Abidjan : un réseau africain des économistes en chef pour booster l’économie du continent
Le saviez-vous ?
- Quand : Du 10 au 12 juillet 2026 à Abidjan
- Qui : Organisée par la Banque africaine de développement, le PNUD et l’OCDE
- Nouveauté : Lancement officiel du Réseau africain des économistes en chef (ACE-Network) le 12 juillet
- Fréquentation : Plus de 4 000 participants connectés en ligne sur trois jours
Depuis son siège ivoirien, la Banque africaine de développement a abrité du 10 au 12 juillet 2026 la Conférence économique africaine (AEC), co-organisée avec le Programme des Nations unies pour le développement et l’Organisation de coopération et de développement économiques. Cette édition 2026 s’est concentrée sur le thème « Renforcer l’action géopolitique et la résilience commerciale de l’Afrique dans un monde multipolaire ».
L’ouverture des travaux a été assurée par le ministre ivoirien du Plan et du Développement, Souleymane Diarrassouba. Plus de 4 000 participants ont participé aux débats en ligne, d’après les organisateurs.
Un réseau continental pour dynamiser les économies africaines
Un des moments forts de cette conférence a été l’annonce de la création du Réseau africain des économistes en chef (ACE-Network). Cette nouvelle structure a pour mission de fédérer l’expertise économique du continent et d’harmoniser les politiques publiques pour mieux résister aux chocs économiques mondiaux.

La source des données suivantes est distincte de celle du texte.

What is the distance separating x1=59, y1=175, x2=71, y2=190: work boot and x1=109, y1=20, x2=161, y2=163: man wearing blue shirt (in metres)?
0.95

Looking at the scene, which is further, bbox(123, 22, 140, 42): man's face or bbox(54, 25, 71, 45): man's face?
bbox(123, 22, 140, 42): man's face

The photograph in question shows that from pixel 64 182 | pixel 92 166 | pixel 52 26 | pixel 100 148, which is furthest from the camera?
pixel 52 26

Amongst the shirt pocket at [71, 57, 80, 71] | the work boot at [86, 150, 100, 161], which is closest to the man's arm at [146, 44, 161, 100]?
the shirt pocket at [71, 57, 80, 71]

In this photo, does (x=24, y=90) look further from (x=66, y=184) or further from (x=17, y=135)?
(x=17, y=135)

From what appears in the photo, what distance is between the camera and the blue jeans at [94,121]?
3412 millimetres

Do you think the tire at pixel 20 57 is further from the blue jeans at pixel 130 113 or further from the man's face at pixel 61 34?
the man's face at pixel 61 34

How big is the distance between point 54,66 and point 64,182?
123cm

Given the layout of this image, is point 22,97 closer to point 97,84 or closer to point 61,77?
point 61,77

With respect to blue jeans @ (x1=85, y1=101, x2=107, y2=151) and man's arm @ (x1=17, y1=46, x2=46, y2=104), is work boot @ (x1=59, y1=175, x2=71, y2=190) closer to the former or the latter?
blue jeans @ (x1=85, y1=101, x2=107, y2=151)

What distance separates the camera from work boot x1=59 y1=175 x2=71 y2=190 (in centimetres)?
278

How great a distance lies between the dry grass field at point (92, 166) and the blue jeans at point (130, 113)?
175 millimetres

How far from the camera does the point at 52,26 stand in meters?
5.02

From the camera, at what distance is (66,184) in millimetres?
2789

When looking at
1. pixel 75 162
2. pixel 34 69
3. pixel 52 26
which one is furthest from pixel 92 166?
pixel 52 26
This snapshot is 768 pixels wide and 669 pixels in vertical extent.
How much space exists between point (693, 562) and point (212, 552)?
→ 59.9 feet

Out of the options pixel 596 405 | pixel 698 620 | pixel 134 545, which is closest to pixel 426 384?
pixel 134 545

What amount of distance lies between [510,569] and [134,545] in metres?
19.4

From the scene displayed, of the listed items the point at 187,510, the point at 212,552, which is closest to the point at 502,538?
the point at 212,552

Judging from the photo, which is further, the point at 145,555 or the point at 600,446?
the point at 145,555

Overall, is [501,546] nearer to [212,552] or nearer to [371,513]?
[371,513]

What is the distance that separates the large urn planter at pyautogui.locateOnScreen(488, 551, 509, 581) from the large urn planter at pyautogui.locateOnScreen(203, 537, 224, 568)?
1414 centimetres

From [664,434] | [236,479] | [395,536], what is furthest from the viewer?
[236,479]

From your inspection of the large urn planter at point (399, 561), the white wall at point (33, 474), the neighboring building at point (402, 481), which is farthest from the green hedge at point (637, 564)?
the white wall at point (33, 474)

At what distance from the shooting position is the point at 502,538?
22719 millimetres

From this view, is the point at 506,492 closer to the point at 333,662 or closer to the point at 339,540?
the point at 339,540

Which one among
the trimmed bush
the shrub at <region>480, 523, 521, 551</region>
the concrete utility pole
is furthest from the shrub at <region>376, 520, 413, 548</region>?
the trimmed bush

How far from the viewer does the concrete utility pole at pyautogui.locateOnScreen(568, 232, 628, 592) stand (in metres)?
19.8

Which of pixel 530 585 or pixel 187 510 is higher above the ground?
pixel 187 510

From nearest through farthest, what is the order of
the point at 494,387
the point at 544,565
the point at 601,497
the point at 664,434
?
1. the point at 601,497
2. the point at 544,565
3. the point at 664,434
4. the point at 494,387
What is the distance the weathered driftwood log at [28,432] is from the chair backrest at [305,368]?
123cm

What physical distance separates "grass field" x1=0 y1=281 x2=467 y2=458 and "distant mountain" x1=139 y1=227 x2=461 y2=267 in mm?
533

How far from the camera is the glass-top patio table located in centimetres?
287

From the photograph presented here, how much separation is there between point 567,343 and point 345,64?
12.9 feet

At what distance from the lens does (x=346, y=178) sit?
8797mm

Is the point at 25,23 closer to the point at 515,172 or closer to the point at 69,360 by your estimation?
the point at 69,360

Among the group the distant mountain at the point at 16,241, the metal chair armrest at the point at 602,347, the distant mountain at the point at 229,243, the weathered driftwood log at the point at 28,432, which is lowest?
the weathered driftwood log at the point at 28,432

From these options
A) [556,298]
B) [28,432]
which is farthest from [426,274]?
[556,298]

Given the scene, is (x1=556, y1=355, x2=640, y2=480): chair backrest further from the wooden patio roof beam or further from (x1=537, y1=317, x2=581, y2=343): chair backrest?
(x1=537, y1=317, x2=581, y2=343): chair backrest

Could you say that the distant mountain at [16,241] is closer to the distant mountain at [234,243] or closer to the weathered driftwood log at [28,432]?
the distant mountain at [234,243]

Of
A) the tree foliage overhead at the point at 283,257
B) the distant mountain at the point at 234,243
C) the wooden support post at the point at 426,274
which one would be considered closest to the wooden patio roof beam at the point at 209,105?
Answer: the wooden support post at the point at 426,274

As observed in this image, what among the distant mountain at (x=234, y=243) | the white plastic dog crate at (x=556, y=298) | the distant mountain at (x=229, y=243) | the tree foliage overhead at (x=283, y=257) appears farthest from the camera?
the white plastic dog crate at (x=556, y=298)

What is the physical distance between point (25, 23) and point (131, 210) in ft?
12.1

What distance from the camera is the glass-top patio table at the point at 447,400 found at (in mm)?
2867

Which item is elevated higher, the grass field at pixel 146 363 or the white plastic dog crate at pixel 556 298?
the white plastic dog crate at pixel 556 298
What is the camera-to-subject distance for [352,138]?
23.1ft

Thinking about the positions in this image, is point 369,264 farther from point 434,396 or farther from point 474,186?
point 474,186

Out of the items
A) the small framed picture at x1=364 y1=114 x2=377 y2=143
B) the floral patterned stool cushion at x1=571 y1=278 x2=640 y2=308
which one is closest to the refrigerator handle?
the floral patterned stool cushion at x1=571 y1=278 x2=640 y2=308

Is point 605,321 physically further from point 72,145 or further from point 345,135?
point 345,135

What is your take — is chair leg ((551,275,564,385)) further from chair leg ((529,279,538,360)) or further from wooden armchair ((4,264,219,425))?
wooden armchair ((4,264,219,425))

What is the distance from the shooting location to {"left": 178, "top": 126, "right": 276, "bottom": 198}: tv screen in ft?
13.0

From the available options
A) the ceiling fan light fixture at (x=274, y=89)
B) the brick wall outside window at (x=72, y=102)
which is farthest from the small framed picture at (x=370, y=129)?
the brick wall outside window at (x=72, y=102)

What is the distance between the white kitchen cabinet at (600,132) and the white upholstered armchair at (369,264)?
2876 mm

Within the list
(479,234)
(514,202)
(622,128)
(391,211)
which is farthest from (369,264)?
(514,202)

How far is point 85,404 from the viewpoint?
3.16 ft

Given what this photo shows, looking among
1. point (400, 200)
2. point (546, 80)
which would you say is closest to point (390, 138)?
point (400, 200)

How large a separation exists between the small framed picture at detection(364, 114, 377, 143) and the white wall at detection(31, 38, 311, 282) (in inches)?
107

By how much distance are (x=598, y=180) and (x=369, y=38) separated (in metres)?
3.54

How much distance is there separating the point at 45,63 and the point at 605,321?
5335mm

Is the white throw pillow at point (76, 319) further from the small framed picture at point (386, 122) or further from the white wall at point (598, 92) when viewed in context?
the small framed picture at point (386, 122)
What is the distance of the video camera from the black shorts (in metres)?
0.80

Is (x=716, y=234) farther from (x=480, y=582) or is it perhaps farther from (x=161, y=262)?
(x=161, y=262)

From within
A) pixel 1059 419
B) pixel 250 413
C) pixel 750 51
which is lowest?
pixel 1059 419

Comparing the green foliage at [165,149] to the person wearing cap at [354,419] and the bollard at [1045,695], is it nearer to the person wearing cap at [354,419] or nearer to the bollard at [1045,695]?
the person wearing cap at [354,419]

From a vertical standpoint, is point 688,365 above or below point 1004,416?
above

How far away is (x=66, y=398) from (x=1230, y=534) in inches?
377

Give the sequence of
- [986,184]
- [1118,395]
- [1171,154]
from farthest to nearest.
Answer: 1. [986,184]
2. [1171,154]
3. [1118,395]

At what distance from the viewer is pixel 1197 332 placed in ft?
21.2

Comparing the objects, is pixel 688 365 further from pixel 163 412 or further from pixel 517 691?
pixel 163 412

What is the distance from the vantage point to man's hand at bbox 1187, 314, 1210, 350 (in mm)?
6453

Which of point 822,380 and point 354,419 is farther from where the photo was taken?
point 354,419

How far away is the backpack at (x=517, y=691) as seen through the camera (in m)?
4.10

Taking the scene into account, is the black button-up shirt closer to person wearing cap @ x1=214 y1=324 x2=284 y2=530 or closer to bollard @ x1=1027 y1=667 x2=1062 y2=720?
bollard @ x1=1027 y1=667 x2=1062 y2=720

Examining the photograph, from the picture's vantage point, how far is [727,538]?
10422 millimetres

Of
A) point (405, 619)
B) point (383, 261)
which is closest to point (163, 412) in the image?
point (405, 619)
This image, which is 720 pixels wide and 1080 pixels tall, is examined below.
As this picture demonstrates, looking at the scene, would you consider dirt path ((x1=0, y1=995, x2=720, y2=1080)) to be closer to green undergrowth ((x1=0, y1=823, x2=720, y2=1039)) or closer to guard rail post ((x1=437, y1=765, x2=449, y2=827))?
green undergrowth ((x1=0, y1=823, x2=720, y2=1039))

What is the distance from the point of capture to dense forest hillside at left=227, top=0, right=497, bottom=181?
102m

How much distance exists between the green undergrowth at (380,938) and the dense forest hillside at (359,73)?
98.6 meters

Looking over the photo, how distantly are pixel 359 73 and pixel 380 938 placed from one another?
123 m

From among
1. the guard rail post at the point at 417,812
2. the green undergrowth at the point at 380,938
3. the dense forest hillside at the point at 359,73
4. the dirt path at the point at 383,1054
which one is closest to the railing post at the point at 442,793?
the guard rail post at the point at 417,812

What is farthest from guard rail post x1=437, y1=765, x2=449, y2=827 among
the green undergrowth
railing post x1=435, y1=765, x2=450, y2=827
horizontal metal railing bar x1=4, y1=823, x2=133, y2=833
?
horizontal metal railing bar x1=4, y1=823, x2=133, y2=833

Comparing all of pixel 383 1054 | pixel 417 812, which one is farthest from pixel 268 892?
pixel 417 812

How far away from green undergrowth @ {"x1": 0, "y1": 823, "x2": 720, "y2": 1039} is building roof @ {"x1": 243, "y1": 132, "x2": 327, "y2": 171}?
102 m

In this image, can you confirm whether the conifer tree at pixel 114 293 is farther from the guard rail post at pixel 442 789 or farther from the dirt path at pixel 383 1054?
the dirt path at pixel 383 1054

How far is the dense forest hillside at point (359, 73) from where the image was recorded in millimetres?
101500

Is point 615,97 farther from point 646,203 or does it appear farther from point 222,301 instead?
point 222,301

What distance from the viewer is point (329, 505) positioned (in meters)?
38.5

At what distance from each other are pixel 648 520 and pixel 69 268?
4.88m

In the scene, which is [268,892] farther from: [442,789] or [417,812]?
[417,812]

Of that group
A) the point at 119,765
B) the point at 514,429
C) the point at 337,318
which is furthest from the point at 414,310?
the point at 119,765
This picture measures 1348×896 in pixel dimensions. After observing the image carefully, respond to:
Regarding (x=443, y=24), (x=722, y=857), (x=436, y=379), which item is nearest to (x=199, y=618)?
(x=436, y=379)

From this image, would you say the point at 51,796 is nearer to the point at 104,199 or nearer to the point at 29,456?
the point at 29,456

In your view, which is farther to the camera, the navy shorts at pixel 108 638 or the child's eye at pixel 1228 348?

Le professeur Kevin Urama, vice-président de la Banque africaine de développement, a insisté sur l’urgence pour l’Afrique de renforcer ses systèmes de connaissances afin de peser davantage dans les décisions financières internationales. Selon lui, ce réseau doit permettre d’élaborer des solutions adaptées aux enjeux complexes du continent, notamment dans un contexte de fragmentation géopolitique accrue.
Vers une autonomie économique africaine
Les intervenants ont souligné l’importance de transformer les ressources locales plutôt que de les exporter sans transformation. Ahunna Eziakonwa, directrice du Bureau régional pour l’Afrique du PNUD, a rappelé que la véritable puissance économique de l’Afrique réside dans sa capacité à créer de la valeur localement.
Raymond Gilpin, économiste en chef du PNUD pour l’Afrique, a mis en garde contre les risques persistants liés aux incertitudes mondiales, qui continueront de tester la résilience des institutions africaines. Marie-Laure Akin-Olugbade, vice-présidente principale du Groupe de la Banque africaine de développement, a appelé à concrétiser les recommandations issues de la conférence par des actions tangibles.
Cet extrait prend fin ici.